**** SELECTED EXTRACT

Chancellor Rhee Tackles Teacher Seniority

Blog Post
May 28, 2008

The Washington Post reports that D.C. Schools Chancellor Michelle Rhee is taking steps to end teacher seniority preferences in the District's teachers union contract, as part of ongoing contract negotiations with the Washington Teachers' Union. This is an important, and contentious, teacher pay reform that holds promise for reversing inequitable teacher distribution patterns between low- and high-poverty schools in the district.

Within-District Teacher Disparities

Seniority preferences allow teachers with the most experience to transfer to any open teaching position in a district, which means the most experienced teachers tend to gravitate to the lowest-poverty schools and those with with the most ideal teaching conditions. This leaves the highest poverty schools, with the neediest students, with teaching staffs composed largely of rookie teachers.

Within-district teacher quality disparities perpetuate the achievement gap, particularly in large districts like Washington, D.C., which as a heterogeneous mix of schools and students. Higher-income, high-performing schools in the affluent Northwest neighborhoods and Capitol Hill attract the most experienced teachers away from lower-income, low-performing schools in the Northeast.

In addition, these teacher distribution patterns lead to significant spending disparities between schools in the same district. Most teacher contracts determine district-wide salary levels based on teacher experience and education credentials. Thus if one school has ten teachers who have been teaching for 20 years, while another school has ten first-year teachers, the first school is going to receive more money from the district for teacher salaries. That school—likely with higher-income, less challenging students—will have a higher per-pupil expenditure.

********

• **QUESTIONS TO ANSWER**:
- a) Summarize the post on Chancellor Rhee and teacher seniority in two sentences.
- b) Resume the post on Chancellor Rhee and teacher seniority, starting after its final paragraph.

**** DATA SECTION

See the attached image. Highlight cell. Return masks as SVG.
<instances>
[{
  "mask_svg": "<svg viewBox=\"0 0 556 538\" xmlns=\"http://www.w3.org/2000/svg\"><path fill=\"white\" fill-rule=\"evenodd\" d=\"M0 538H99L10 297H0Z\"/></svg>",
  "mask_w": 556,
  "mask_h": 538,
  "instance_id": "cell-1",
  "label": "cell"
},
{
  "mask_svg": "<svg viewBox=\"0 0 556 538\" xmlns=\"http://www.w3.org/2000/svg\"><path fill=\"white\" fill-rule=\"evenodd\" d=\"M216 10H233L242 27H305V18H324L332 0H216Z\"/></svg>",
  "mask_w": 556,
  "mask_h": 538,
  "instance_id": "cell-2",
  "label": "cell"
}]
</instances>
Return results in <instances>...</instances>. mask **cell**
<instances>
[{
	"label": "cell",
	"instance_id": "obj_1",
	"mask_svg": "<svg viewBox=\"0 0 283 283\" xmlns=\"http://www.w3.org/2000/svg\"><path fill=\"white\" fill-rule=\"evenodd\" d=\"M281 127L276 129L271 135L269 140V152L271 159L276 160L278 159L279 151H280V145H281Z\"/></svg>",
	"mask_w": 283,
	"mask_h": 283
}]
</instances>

********

• **ANSWERS BY ITEM**:
- a) The Washington Post reports that D.C. Schools Chancellor Michelle Rhee is working to end teacher seniority preferences in contract negotiations with the Washington Teachers' Union, a reform the post says could reverse inequitable teacher distribution between low- and high-poverty schools. Seniority preferences let the most experienced teachers move to the lowest-poverty schools, which leaves high-poverty schools with staffs made up largely of rookie teachers and, because salaries rise with experience, gives the better-off schools a higher per-pupil expenditure.

- b)
"Comparability" provisions in the NCLB law governing federal education funding are supposed to force districts to spend the same amount at their low- and high-poverty schools. However, the provision contains a major loophole that allows districts to disregard inequitable spending on teacher salaries resulting from teacher experience. Last year, Congress discussed closing this loophole and strengthening the comparability provision in the reauthorization of No Child Left Behind. If this were to happen, many districts would have no choice but to follow Rhee's example and figure out how to alter current teacher distribution and spending patterns.

Rhee's Teacher Contract Proposal

Rhee has decided to address teacher quality disparities head on, without waiting for a federal mandate. She first offered the possibility of differentiated pay reforms for teachers in D.C., but the response to modifying the traditional teacher salary schedule has not been positive, and one union member told the Washington Post that the compensation issue is "not on the table" now.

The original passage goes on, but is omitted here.